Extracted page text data
/---

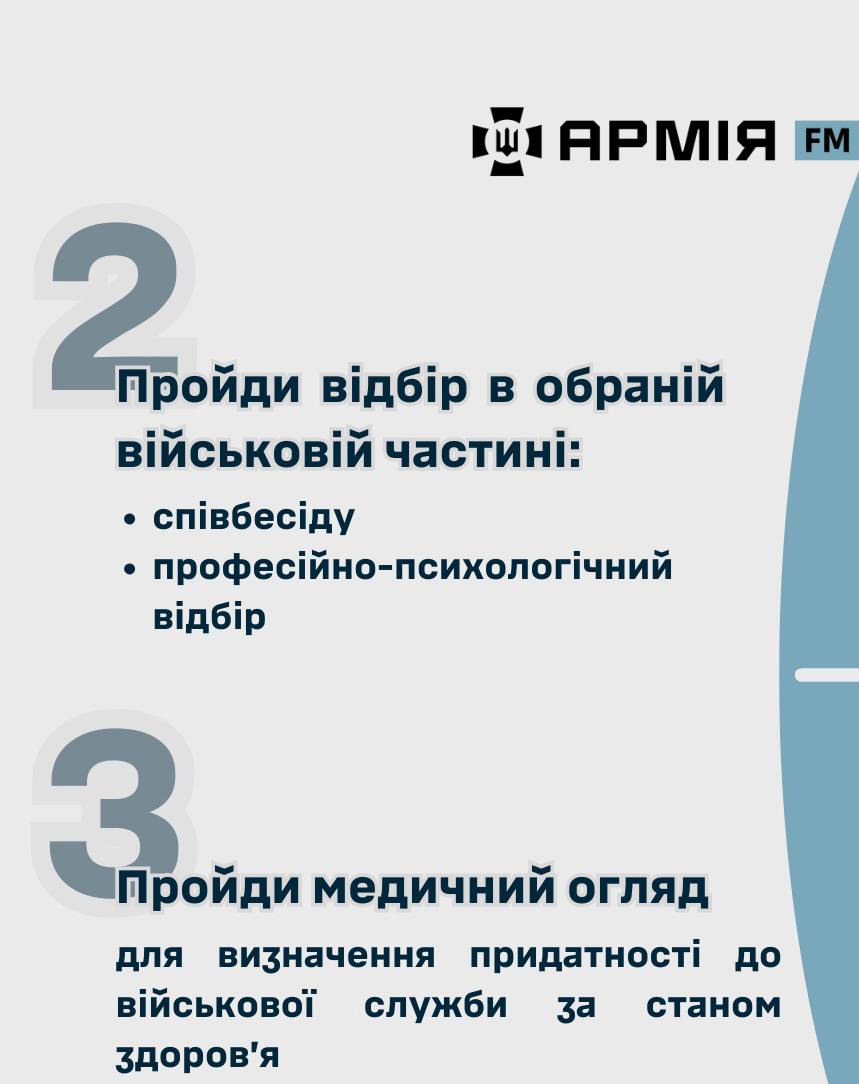 АРМІЯ FM

2

Пройди відбір в обраній військовій частині:

• співбесіду
• професійно-психологічний відбір

3

Пройди медичний огляд

для визначення придатності до військової служби за станом здоров'я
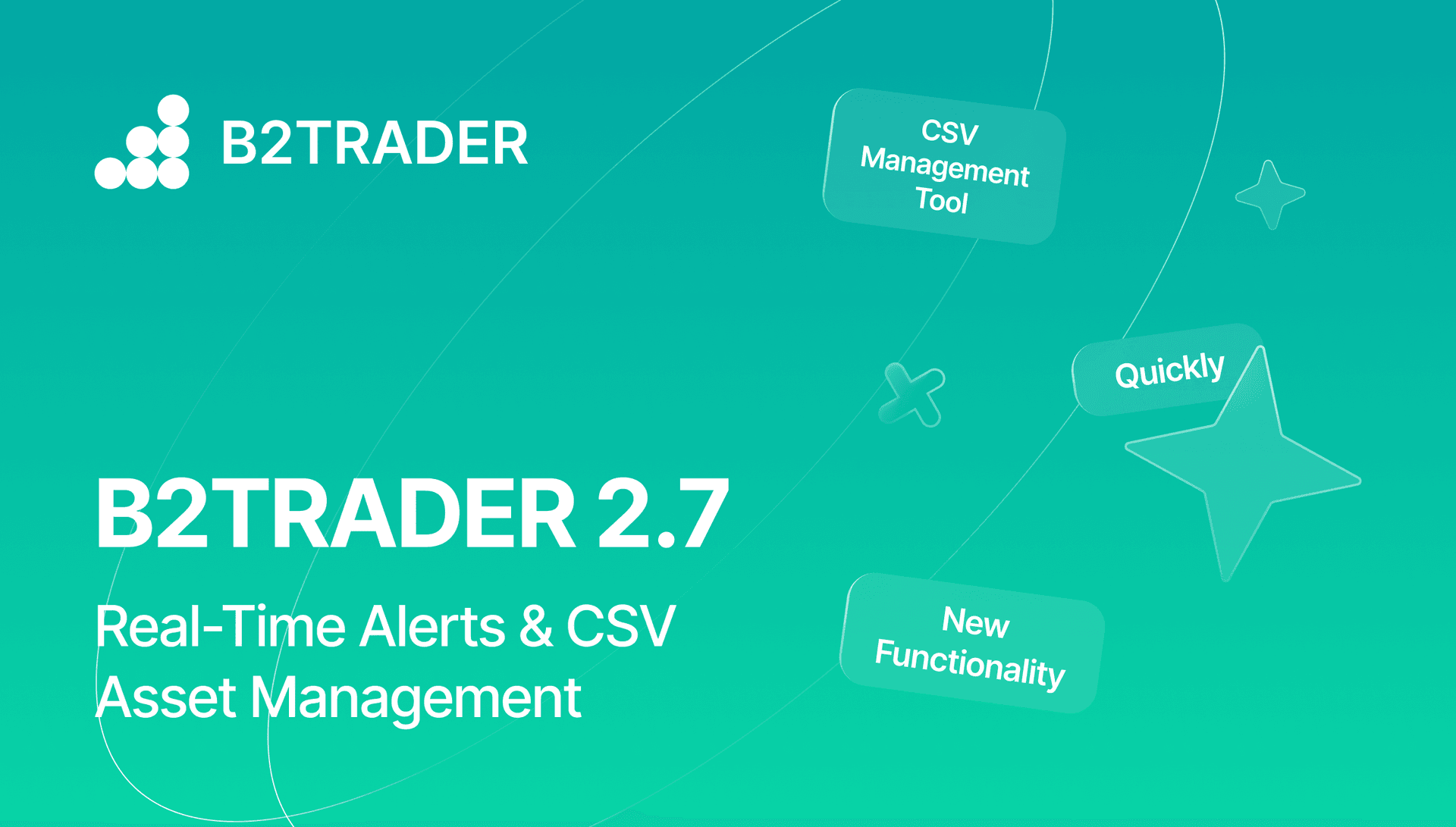 B2TRADER

CSV Management Tool

Quickly

B2TRADER 2.7

Real-Time Alerts & CSV Asset Management

New Functionality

\---

Exercise details ▸
Only the lines containing "відбір" are needed; copy each of them from the data.

Written answer ▸
Пройди відбір в обраній військовій частині:
• професійно-психологічний відбір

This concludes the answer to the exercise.